Social syndication - from the starship TweetDeck
Published : 24 June 2010
In June Hitwise reported to much industry and general newspaper comment that social networks now receive more UK Internet visits than search engines. During May, social networks accounted for 11.88% of UK Internet visits and search engines accounted for 11.33%. May was the first ever month that social networks have been more popular than search engines in the UK.
What Hitwise, who focussed on visits rather than duration, might have drawn attention to was what other commentators seized upon - the time spent per visit is already 5.7 times higher on social networks than on search, and nearly 25% of all online time is now spent on social networks, much higher than search.
Some months ago we were fond of quoting the statistic that 1 in 11 minutes spent online is spent on a social network. Now it is 1 in 4.4 minutes !
So will be forced to use Facebook, LinkedIn and Twitter to filter the vast web, by means of our contacts and "friends"? For how else can we prioritise and evaluate the vastness (this is one of 77 million planetary blogs published this week!) without some trusted filter?
One answer may be the rise of sophisticated social network aggregators who can relieve some of the knowledge overload being caused by subscribing to Facebook, LinkedIn, Twitter etc.
From my Tweetdeck dashboard this week, I have for the first time experienced a sense of order restored (temporary and illusory as no doubt it will be)to the minute by minute onrush of trivia, gossip, flagrant self advertisement and, occasionally knowledge, that characterises the social media.
And whilst we watch the consumer with genuine interest, our real curiosity is what will happen in the professional and B2B niches, now being left information rudderless by the retreat of B2B publishers and the chronic inertia of professional associations.
Spidered aggregation, artificial intelligence filtering tools, smart ontologies (or are they taxonomies...?), applied to niches: who will take up that challenge?

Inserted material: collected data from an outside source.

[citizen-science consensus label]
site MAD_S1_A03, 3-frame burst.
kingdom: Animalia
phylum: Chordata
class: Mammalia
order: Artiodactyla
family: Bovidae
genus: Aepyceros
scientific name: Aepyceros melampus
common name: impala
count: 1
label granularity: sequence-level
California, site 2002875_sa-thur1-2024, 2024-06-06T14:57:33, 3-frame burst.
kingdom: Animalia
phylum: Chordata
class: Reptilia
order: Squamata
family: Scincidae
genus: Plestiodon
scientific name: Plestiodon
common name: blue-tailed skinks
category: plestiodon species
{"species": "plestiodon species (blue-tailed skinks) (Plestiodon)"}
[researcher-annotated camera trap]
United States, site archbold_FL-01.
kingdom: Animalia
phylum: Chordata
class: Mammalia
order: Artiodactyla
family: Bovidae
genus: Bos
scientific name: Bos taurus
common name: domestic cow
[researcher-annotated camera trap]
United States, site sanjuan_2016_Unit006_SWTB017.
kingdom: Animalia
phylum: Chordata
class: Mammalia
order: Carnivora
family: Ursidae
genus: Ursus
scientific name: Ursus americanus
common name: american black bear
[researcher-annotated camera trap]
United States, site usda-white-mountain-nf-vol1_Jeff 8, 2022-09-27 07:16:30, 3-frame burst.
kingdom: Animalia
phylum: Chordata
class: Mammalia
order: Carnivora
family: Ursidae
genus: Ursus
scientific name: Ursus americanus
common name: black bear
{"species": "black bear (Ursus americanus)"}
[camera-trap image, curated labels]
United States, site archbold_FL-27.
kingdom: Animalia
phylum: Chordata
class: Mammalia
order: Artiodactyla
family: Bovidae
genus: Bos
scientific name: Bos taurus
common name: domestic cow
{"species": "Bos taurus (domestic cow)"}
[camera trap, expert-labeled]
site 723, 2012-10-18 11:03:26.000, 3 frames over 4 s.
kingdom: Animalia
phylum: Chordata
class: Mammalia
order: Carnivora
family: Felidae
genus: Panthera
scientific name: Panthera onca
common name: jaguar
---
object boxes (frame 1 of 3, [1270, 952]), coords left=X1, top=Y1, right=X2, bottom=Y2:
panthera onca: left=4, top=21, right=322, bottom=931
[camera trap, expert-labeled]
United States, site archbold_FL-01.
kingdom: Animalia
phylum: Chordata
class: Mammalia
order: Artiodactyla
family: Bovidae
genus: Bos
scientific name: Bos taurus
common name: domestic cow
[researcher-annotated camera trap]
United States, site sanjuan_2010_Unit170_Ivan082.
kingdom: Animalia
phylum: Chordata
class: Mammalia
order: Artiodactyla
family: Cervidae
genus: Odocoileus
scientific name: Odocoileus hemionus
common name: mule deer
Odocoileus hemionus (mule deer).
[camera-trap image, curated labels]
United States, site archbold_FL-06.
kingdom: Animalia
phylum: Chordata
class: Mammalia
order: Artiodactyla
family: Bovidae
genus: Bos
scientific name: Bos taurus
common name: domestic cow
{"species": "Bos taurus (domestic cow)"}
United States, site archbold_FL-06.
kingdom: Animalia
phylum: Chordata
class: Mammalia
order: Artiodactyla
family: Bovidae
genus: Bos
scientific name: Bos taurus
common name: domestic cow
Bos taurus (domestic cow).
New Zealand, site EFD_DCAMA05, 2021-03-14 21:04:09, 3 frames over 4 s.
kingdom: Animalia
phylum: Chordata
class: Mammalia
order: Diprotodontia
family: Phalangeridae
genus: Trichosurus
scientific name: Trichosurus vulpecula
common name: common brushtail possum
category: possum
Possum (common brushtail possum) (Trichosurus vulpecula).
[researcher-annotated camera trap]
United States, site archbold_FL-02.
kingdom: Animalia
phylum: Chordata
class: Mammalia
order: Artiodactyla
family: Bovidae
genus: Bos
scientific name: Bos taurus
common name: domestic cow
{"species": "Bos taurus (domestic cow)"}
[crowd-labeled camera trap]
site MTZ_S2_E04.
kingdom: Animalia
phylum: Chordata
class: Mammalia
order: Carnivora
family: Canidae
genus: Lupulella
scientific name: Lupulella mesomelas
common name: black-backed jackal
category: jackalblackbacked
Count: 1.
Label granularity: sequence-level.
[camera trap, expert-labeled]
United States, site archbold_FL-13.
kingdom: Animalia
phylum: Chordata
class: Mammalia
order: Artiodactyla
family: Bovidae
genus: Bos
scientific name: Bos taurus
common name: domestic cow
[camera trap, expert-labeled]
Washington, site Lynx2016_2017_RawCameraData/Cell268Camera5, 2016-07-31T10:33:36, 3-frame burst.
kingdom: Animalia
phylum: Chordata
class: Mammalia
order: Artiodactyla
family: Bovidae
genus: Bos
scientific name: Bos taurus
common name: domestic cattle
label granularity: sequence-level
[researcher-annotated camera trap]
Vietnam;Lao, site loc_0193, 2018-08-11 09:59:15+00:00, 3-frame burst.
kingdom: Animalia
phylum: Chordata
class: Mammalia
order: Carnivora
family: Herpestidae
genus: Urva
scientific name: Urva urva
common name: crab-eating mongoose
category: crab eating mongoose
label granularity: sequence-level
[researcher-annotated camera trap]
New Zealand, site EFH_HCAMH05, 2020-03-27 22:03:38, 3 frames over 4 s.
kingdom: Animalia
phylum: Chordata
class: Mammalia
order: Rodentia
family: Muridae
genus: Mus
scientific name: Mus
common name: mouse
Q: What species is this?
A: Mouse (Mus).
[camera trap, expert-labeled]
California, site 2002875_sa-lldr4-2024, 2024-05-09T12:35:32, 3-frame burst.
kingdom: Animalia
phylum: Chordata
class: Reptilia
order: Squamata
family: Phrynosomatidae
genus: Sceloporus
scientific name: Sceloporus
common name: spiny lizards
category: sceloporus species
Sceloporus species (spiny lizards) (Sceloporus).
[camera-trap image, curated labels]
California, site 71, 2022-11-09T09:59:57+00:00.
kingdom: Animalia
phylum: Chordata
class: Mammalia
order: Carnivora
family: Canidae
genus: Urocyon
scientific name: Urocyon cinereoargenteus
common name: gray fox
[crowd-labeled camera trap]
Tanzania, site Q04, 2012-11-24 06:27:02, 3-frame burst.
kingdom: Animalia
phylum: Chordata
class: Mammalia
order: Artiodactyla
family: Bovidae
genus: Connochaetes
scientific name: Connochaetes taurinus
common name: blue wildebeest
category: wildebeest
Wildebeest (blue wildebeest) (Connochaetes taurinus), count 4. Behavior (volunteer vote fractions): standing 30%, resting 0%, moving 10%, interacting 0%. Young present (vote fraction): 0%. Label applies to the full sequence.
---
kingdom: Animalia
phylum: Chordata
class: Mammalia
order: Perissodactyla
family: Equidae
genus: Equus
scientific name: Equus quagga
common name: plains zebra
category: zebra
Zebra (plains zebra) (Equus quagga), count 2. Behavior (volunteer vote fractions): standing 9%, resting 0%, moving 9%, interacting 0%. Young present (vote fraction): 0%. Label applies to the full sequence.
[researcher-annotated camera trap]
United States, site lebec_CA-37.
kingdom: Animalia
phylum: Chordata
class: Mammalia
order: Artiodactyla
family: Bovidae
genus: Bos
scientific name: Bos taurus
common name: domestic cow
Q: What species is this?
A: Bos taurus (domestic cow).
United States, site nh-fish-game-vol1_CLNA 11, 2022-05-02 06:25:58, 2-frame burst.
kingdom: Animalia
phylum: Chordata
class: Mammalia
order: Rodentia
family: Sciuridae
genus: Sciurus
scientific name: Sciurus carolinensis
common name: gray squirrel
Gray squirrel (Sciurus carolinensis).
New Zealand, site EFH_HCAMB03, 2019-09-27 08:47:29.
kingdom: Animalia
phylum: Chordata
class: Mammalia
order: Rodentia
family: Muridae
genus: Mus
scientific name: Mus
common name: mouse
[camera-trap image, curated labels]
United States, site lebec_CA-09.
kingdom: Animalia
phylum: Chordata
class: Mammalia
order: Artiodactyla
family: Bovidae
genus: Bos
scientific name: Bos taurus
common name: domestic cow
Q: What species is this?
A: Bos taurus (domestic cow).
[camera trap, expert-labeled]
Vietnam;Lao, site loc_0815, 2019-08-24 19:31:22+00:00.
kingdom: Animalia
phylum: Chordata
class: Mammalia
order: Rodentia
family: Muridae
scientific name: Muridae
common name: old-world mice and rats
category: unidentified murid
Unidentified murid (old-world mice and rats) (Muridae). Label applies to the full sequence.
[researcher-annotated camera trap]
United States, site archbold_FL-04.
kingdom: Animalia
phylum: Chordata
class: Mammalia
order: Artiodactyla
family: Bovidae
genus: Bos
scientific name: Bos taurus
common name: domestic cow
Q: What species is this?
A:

Meanwhile, Captain Kirk is returning to his dashboard....






Social syndication
Well, most of it was hype - but hype in terms of timing, not in terms of what would happen. Ten years on B2B publishers admit their business model is bankrupt and newspaper publishers are desparately hoping "Canute" Murdoch will succeed in his paywall strategy for The Times.
The morale - this is big: wwe just don't know how it will mutate our communications industries and paradigms. There are two strategies: hug on tight and micro manage your business; or embrace the unknown!